YARN = Yet Another Resource Negotiator
Name node is having what all are the total blocks, what all are data nodes etc.. at the same time name node allocating resources. Name node need to decide which resource for which user etc.
YARN is the Hadoop processing layer that contains.
- A resource manager
- A job scheduler
YARN allows multiple data processing engines to run on a single Hadoop cluster.
- Batch Programs (eg., spark, MapReduce)
- Interactive SQL (e.g. Impala)
- Advanced Analytics ( e.g. Spark, Impala)
- Streaming ( e.g.
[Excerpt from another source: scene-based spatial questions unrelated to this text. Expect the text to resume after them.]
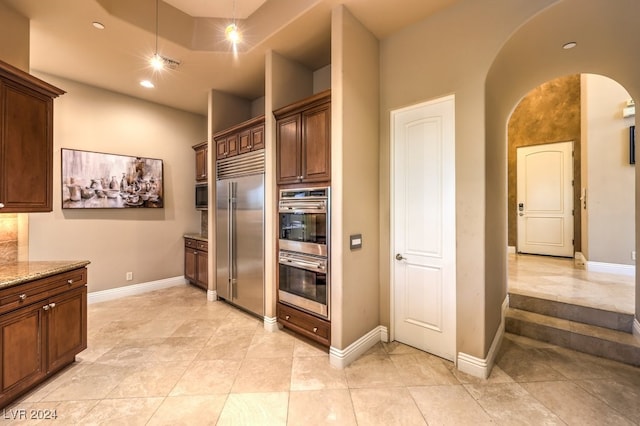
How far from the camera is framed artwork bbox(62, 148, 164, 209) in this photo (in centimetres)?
381

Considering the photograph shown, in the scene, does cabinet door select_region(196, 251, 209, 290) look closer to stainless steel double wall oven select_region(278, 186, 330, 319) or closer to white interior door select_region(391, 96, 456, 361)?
stainless steel double wall oven select_region(278, 186, 330, 319)

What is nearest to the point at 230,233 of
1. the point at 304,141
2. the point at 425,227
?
the point at 304,141

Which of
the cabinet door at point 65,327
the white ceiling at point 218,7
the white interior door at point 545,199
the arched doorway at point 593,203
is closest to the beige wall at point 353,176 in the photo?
the white ceiling at point 218,7

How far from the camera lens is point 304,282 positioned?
2863 millimetres

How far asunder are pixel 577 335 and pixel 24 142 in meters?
5.40

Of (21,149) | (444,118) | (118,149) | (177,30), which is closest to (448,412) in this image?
(444,118)

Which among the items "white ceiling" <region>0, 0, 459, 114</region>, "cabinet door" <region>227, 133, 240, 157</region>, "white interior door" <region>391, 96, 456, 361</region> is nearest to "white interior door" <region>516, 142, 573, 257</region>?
"white interior door" <region>391, 96, 456, 361</region>

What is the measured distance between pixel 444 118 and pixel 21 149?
373 centimetres

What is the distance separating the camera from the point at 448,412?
186 cm

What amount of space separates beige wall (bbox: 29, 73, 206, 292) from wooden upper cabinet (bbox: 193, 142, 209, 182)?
179 millimetres

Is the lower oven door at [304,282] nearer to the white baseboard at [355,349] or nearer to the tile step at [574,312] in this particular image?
A: the white baseboard at [355,349]

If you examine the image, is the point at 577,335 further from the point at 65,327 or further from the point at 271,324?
the point at 65,327

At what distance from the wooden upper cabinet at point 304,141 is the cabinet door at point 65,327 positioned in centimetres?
220

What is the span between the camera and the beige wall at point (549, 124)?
536 centimetres
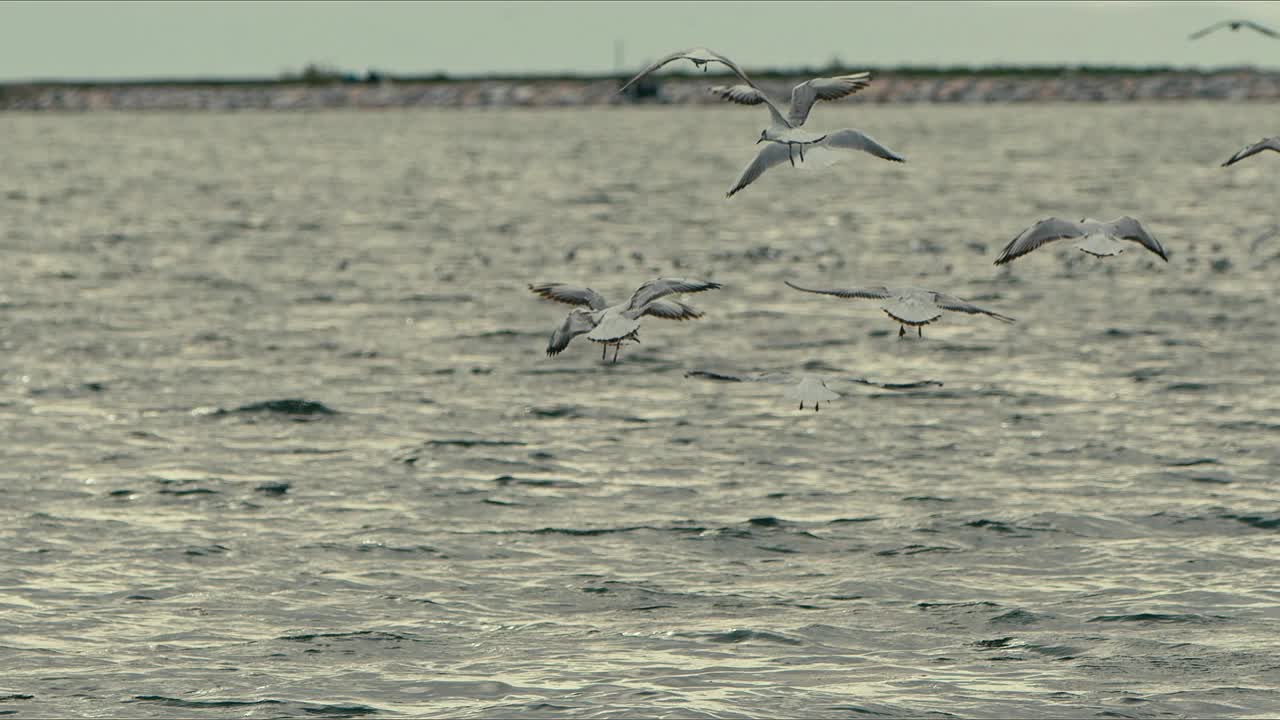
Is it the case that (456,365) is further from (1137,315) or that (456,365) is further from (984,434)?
(1137,315)

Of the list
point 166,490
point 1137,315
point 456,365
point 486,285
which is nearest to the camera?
point 166,490

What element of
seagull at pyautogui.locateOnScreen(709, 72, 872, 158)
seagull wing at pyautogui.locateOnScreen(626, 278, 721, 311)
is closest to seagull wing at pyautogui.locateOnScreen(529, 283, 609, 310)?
seagull wing at pyautogui.locateOnScreen(626, 278, 721, 311)

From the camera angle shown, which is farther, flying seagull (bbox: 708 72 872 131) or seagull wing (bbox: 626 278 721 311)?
flying seagull (bbox: 708 72 872 131)

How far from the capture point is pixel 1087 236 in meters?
16.3

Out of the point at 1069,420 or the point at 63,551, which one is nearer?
the point at 63,551

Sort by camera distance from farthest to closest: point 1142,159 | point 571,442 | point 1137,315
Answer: point 1142,159
point 1137,315
point 571,442

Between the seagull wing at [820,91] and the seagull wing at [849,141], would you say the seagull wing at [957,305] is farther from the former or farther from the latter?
the seagull wing at [820,91]

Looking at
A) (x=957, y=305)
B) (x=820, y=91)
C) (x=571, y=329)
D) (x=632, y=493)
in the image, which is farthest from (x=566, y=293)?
(x=632, y=493)

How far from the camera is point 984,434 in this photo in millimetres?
28000

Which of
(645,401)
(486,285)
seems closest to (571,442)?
(645,401)

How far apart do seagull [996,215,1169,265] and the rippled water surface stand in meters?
3.70

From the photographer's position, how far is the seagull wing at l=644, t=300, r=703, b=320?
621 inches

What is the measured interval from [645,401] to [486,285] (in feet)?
57.8

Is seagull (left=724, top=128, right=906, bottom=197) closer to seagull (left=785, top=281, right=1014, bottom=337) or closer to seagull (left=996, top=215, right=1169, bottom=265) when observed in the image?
seagull (left=785, top=281, right=1014, bottom=337)
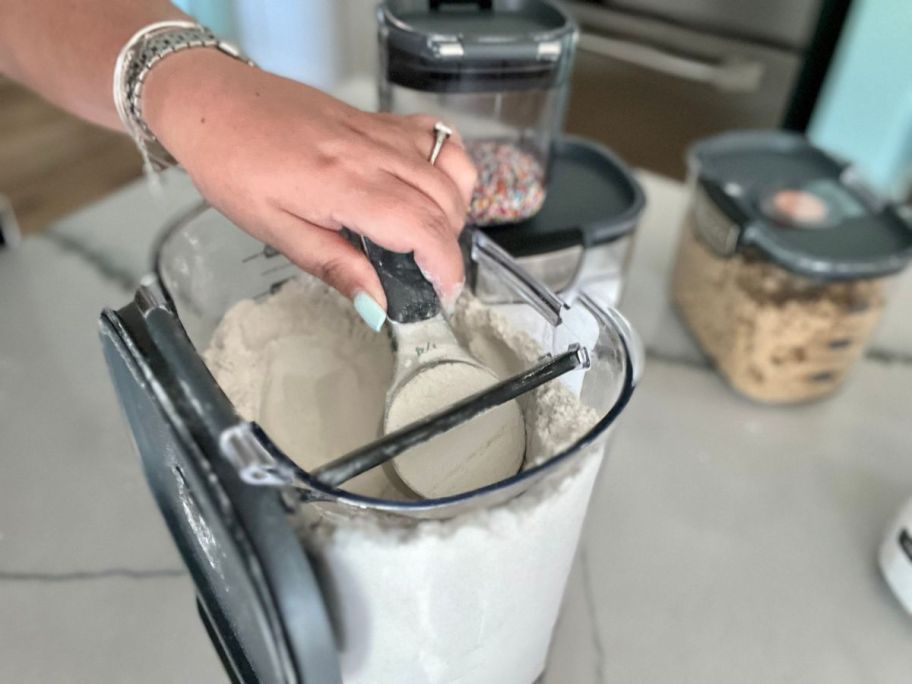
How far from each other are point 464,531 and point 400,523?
24 millimetres

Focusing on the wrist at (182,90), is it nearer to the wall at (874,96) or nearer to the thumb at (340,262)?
the thumb at (340,262)

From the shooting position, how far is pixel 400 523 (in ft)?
0.89

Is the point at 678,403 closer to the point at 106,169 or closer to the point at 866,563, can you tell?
the point at 866,563

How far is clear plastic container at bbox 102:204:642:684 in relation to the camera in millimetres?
240

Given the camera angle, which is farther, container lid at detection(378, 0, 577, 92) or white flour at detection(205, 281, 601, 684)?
container lid at detection(378, 0, 577, 92)

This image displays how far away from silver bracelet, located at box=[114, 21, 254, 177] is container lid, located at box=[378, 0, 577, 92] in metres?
0.15

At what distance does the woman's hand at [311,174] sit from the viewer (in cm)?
31

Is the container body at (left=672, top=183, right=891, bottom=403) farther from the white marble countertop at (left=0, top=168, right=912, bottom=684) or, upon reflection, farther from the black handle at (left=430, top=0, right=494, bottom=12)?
the black handle at (left=430, top=0, right=494, bottom=12)

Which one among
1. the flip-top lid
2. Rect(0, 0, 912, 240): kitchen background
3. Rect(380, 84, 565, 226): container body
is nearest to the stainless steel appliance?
Rect(0, 0, 912, 240): kitchen background

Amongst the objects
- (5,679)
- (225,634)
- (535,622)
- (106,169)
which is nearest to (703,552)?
(535,622)

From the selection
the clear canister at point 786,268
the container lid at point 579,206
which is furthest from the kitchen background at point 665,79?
the clear canister at point 786,268

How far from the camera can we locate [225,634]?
387 millimetres

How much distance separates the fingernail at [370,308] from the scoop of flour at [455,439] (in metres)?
0.04

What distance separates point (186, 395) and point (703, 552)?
38 cm
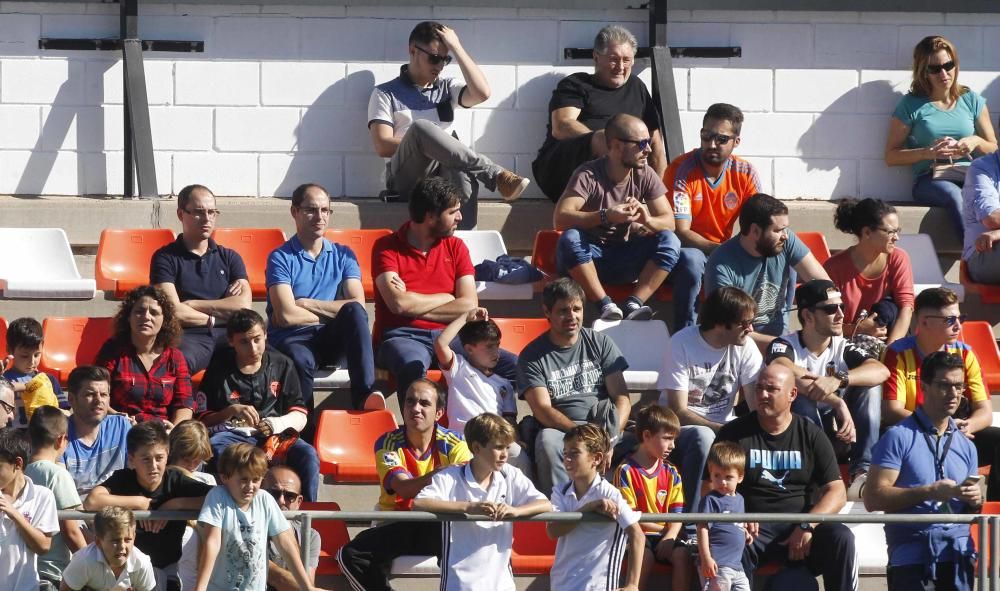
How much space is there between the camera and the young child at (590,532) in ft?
19.6

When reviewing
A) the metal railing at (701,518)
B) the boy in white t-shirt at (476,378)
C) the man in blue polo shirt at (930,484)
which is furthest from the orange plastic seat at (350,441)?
the man in blue polo shirt at (930,484)

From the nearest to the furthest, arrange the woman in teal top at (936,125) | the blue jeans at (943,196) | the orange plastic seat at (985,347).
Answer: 1. the orange plastic seat at (985,347)
2. the blue jeans at (943,196)
3. the woman in teal top at (936,125)

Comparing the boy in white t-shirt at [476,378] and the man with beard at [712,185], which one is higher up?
the man with beard at [712,185]

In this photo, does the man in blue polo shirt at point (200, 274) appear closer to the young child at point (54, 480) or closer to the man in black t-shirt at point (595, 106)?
the young child at point (54, 480)

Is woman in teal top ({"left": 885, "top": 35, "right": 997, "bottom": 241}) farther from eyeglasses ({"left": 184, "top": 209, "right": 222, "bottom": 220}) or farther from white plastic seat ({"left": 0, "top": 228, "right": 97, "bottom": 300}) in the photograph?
white plastic seat ({"left": 0, "top": 228, "right": 97, "bottom": 300})

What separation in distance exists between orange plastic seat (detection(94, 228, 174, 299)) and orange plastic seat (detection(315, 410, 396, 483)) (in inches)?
61.8

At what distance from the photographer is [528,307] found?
8461 millimetres

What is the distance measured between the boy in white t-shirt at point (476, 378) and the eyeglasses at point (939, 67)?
11.7 feet

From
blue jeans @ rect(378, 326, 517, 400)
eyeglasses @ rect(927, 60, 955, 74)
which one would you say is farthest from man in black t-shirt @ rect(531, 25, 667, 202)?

Spark Streaming)
YARN Daemons
Resource Manager ( RM)
- Runs on master Node
- Global resource scheduler
- Arbitrates system resources between competing applications.
- Has a pluggable scheduler to support different algorithms ( capacity, fair scheduler, etc.)
Node Manager ( NM) - It's logical entity.
- Runs on slave nodes.
- Communicates with RM
Running an Application in YARN
Containers
- Created by the RM upon request.
- Allocate a certain amount of resources(memory, CPU) on a slave node.
- Applications run in one or more containers.
Application Manager ( AM)
- One per application
- Framework/application specific.
- Runs in a container.
- Requests more containers to run application tasks.
Cluster Metrics :
How many apps submitted
How many aps pending
How many apps running
How many apps completed
How many containers running
How much memory used ?
How much memory total ?
How munch memory reserved ?
What are the active nodes ?